-- Task goal --
Copy the listing below word for word, beginning with the line that contains "What distance is" and continuing through the final line of the listing.
_____
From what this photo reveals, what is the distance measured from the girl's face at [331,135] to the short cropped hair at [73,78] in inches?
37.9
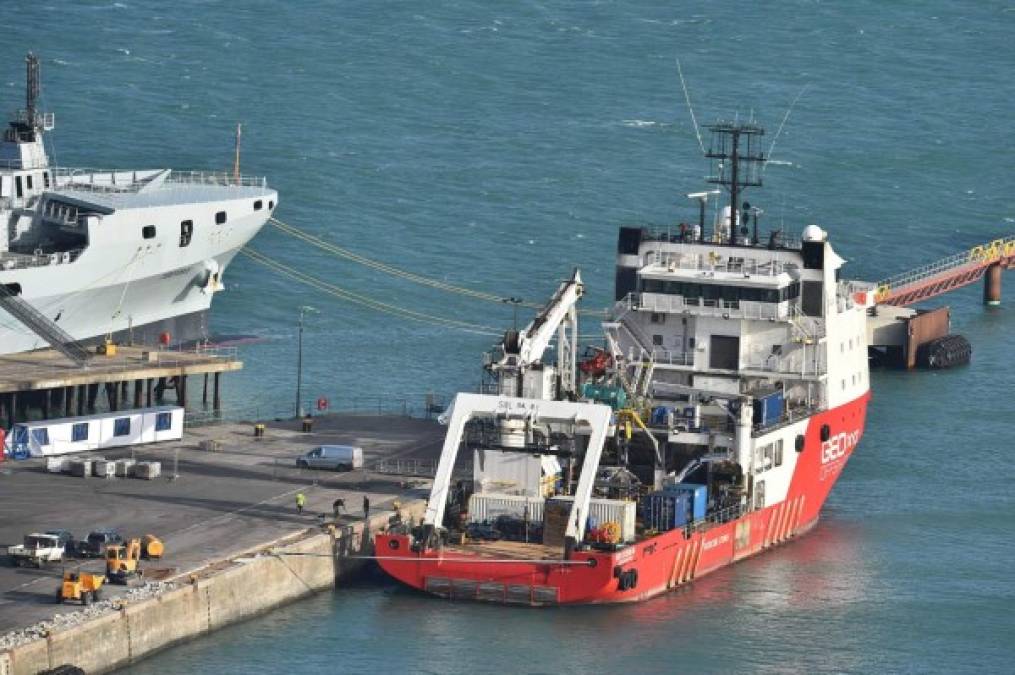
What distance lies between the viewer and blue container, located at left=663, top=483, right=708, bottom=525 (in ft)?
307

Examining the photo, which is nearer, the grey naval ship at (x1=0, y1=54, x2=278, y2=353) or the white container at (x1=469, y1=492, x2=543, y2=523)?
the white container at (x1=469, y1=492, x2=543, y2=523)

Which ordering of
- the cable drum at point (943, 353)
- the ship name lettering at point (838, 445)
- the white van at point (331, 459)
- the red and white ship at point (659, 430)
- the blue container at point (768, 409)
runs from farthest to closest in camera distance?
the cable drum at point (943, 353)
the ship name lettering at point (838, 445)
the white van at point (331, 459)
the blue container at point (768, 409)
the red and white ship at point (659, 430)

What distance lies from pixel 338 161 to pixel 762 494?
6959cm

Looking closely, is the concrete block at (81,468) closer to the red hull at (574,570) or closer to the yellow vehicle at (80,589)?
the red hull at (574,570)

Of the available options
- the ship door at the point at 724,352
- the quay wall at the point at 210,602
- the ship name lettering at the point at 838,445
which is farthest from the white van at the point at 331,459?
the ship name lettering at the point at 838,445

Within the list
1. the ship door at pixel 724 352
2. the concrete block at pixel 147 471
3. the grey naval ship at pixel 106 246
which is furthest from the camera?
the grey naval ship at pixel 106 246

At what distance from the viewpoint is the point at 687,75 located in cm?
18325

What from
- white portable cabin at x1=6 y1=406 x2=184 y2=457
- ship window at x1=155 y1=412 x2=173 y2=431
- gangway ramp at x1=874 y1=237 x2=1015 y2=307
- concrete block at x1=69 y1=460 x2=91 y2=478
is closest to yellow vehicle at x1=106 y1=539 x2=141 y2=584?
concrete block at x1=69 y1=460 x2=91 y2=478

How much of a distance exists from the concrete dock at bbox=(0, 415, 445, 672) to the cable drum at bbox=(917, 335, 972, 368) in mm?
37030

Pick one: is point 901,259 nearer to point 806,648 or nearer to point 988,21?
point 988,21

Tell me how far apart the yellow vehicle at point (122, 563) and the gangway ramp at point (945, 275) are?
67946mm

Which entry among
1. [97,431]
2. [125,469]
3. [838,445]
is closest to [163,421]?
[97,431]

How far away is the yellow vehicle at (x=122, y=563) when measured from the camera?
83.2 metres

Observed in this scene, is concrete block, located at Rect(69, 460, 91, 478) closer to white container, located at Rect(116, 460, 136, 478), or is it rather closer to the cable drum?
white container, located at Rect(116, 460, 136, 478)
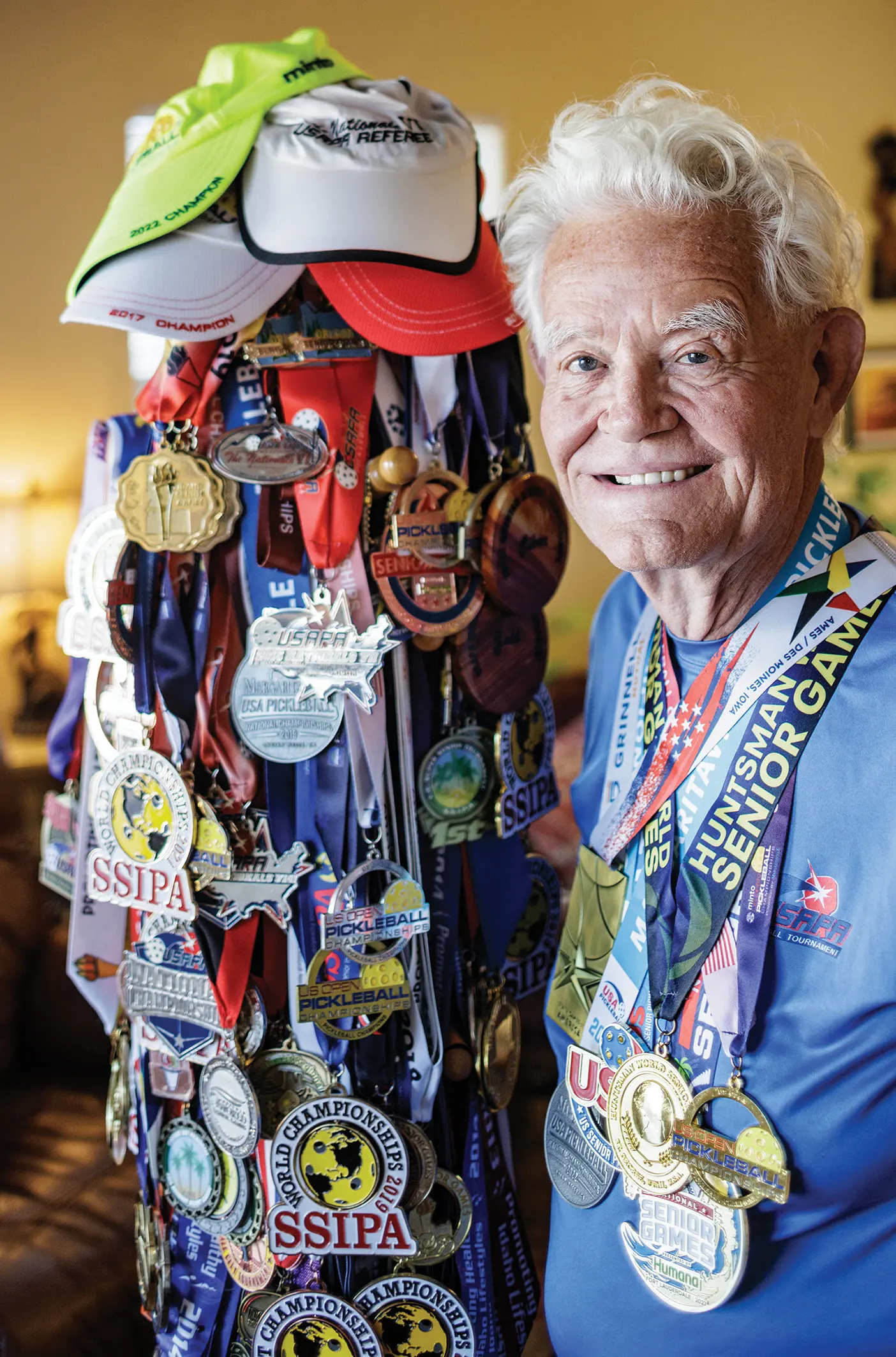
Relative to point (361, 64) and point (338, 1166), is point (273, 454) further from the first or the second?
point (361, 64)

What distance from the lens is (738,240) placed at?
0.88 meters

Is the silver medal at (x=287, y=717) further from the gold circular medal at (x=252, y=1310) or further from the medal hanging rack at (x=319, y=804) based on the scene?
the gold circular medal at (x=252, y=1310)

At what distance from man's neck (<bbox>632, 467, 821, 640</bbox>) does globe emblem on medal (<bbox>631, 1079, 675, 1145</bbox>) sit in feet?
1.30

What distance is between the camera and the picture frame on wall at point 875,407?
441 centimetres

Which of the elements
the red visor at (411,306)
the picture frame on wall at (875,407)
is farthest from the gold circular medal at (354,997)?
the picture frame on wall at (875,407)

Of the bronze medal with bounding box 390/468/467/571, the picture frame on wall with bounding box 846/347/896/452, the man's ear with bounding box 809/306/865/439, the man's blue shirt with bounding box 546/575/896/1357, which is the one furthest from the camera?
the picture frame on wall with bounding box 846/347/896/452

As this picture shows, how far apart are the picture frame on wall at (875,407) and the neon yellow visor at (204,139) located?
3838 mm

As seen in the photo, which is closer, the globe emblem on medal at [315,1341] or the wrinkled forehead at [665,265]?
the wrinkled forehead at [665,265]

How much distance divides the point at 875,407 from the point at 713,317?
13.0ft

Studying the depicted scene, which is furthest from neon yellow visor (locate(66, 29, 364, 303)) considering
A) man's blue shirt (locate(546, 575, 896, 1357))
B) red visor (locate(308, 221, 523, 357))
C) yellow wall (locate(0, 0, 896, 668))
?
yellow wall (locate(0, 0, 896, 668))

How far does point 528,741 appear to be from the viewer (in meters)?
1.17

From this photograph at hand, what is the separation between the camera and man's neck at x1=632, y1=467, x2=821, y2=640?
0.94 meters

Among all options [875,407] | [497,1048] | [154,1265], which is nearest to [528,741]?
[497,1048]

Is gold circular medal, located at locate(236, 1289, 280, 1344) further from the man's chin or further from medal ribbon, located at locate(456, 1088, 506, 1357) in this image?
_____
-- Output of the exercise --
What distance is between the camera and the picture frame on wall at point 875,407?
441 centimetres

Which of the elements
the red visor at (411,306)
the picture frame on wall at (875,407)
is farthest from the gold circular medal at (354,997)?
the picture frame on wall at (875,407)

Of the bronze medal with bounding box 390/468/467/571, the picture frame on wall with bounding box 846/347/896/452, the man's ear with bounding box 809/306/865/439, the man's blue shirt with bounding box 546/575/896/1357, which is the one furthest from the camera?
the picture frame on wall with bounding box 846/347/896/452

As this picture shows, how far apart are the picture frame on wall at (875,407) and the neon yellow visor at (204,139) located?
3838 mm

As seen in the photo, which is closer, the globe emblem on medal at [315,1341] or the wrinkled forehead at [665,265]?
the wrinkled forehead at [665,265]

How much distance divides the point at 875,407 from the point at 713,317?
13.0ft

Studying the depicted scene, which is furthest from neon yellow visor (locate(66, 29, 364, 303)) considering
A) man's blue shirt (locate(546, 575, 896, 1357))
B) red visor (locate(308, 221, 523, 357))
C) yellow wall (locate(0, 0, 896, 668))
?
yellow wall (locate(0, 0, 896, 668))

How far does point 528,741 appear to be from the viewer (in meters)?
1.17

From this photograph at hand, what is the separation between the camera and man's neck at x1=632, y1=467, x2=821, y2=640?
0.94 meters

Among all options [875,407] | [497,1048] | [154,1265], which is nearest to [528,741]?
[497,1048]

Is gold circular medal, located at locate(236, 1289, 280, 1344) further from the man's chin or further from medal ribbon, located at locate(456, 1088, 506, 1357) in this image?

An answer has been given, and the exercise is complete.